▸ **EXERCISE PASSAGE**
--- START ---
Friday, June 24, 2011

Phnom Penh = Educational but Depressing

Okay, it's been ages! My bad! I have been everywhere in just the last few weeks, so I will do my best to sum everything up!

As the title might hint, Phnom Penh was not anywhere near the top of my list of places visited. I last left off saying I was spending the night in the Laos capital of Vientiane. WORST NIGHT EVER!! I got into bed thinking I would be getting a beautiful 8 hrs of sleep after all the chaos that was Vang Vien, and I so far from right it was not even funny. I pulled my pillow away and saw a mosquito fly away, and I thought, "Not a good sign, but it's only one mosquito." WRONG WRONG WRONG!! I was in bed for maybe 10 minutes before I felt two bumps in a row on  my arm and it itched. I sprinted to the bathroom thinking it was bed bugs (bc I am ultra paranoid about that--no thanks to my friend Jess for that one!), but was actually relieved that it was just a couple of mosquito bites. I threw some cream on them and tried sleeping the other way. No luck. Within 15 minutes not only are both of my arms itching, but now my feet are, too! OMG! Then my face started itching and it just got to be way too much. I spent the entire night sweating away under a blanket and sheet with pants and a t-shirt on, constantly putting anti-histamine cream and 95% deet on my ever increasing number of bites while the girl I was rooming with slept super soundly in her tiny shorts and tank top (without a sheet, I might add) snoring and passing gas. I "woke up" and counted 80 bites--some of which were on my eye lid so that was now swollen. Like I said: WORST NIGHT EVER! What a horrendous way to end my amazing high point of fun in Laos. :(

Arrived to my hostel in scorching hot Phnom Penh only to realize that there was almost no one staying at my hostel.  I tried to make friends with this semi-American guy, but it didn't really work out and I ended up spending most of my day just wandering about the city on my own. I have never seen as many Range Rovers, Lexuses, and Mercedes as I saw in that city--not even in NYC. For real. It's insane how crazy the gap is between the wealthy and the poor here. I spent my afternoon at a high school that was converted into a the famous S-21 Prison, where far too many people were tortured or killed during the Khmer reign in Cambodia in the late 1970s. It was awful to walk through because the pictures in all the rooms were so graphic. It was literally like walking through another concentration camp in Germany.
--- END ---
▸ **REQUIRED ACTION 1**
In the Phnom Penh travel post, how many bites did the writer count after the night in Vientiane?
▸ **REQUIRED ACTION 2**
Please carry the Phnom Penh travel post forward, starting after its last sentence.
The lines after this come from a different source than the travel post.

▸ **MATERIAL SHOWN**
--- START ---
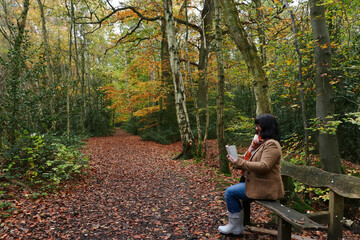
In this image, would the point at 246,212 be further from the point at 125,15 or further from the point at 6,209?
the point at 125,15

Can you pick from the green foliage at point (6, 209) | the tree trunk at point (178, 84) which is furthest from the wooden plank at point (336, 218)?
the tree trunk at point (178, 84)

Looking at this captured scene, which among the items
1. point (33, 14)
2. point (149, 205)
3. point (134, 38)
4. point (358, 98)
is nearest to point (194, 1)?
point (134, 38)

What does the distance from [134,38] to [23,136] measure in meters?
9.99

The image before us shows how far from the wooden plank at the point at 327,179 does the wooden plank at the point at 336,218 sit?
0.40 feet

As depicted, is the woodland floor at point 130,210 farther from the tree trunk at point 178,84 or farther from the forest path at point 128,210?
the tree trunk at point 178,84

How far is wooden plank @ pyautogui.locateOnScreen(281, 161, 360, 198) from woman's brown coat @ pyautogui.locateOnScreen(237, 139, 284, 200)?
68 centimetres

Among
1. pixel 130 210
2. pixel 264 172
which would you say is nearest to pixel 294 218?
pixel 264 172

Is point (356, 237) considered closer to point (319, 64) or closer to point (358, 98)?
--- END ---
--- START ---
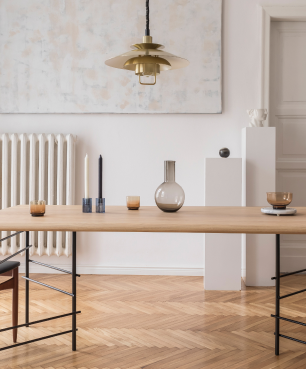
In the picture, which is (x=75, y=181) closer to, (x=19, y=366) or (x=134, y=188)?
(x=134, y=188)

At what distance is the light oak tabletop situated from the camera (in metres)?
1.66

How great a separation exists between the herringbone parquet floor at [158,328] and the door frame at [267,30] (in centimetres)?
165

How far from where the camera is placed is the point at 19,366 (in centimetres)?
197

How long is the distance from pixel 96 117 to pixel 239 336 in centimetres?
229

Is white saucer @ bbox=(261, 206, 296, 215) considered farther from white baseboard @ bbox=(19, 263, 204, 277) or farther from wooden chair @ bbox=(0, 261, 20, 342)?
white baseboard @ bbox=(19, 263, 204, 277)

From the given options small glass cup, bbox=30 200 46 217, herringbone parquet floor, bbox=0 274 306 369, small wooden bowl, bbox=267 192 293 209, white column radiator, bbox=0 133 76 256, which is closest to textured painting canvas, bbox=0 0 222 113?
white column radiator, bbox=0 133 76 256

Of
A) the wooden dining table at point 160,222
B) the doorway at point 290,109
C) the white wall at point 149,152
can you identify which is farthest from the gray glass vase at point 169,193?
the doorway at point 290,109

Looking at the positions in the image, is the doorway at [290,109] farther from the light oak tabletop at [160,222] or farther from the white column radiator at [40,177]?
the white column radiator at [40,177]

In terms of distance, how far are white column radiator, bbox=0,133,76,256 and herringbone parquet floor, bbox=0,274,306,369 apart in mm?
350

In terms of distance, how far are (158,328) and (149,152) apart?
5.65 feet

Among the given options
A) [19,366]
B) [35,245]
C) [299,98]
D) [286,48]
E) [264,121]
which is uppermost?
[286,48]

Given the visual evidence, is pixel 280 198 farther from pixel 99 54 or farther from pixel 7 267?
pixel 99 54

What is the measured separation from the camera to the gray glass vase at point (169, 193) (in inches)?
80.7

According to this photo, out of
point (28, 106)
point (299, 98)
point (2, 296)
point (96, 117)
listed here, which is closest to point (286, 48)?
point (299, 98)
--- END ---
▸ **WRITTEN RESPONSE 1**
80

▸ **WRITTEN RESPONSE 2**
I spent the next morning at the Killing Fields, which is where they took prisoners from S-21 to be executed and buried in mass graves.  It was eerie to walk around a place where so many people had been killed so brutally. There were still remants of clothing and bone coming up out of the ground where graves hadn't been uncovered yet along the walking path. There was even this beautiful tree that was apparently used to kill children with. I won't get into the details of how that worked though--too ridiculous. There were pictures, left over bits of clothing, bones of the dead, stains on the walls of the cells--absolutely devastating. It's so crazy to  imagine this mass murder occurring so close to our lifetime. I mean, I know it is happening so much in other parts of the world as I write this, but to be around the remanants of it was really unsettling.

I did see other parts of Phnom Penh during my 2 day stint there with some other people I met from my hostel, but the really important part of seeing this city was to really try to learn about the history of Cambodia. I had NO IDEA about any of this before I even went there. So even though I had a miserable time here because of the depressing nature of why I came, I am really glad I did because I'm really interested in reading up on the history of the Khmer regime and how everything that came to happen was actually allowed to happen by the world community. (I read somewhere that the UN actually gave the regime a seat? What the heck??)  I'm on the lookout for a book called First They Killed My Father. It's a true story about what a girl went through during this time. If anyone has it, give me a shout!

Next stop, Siam Reap!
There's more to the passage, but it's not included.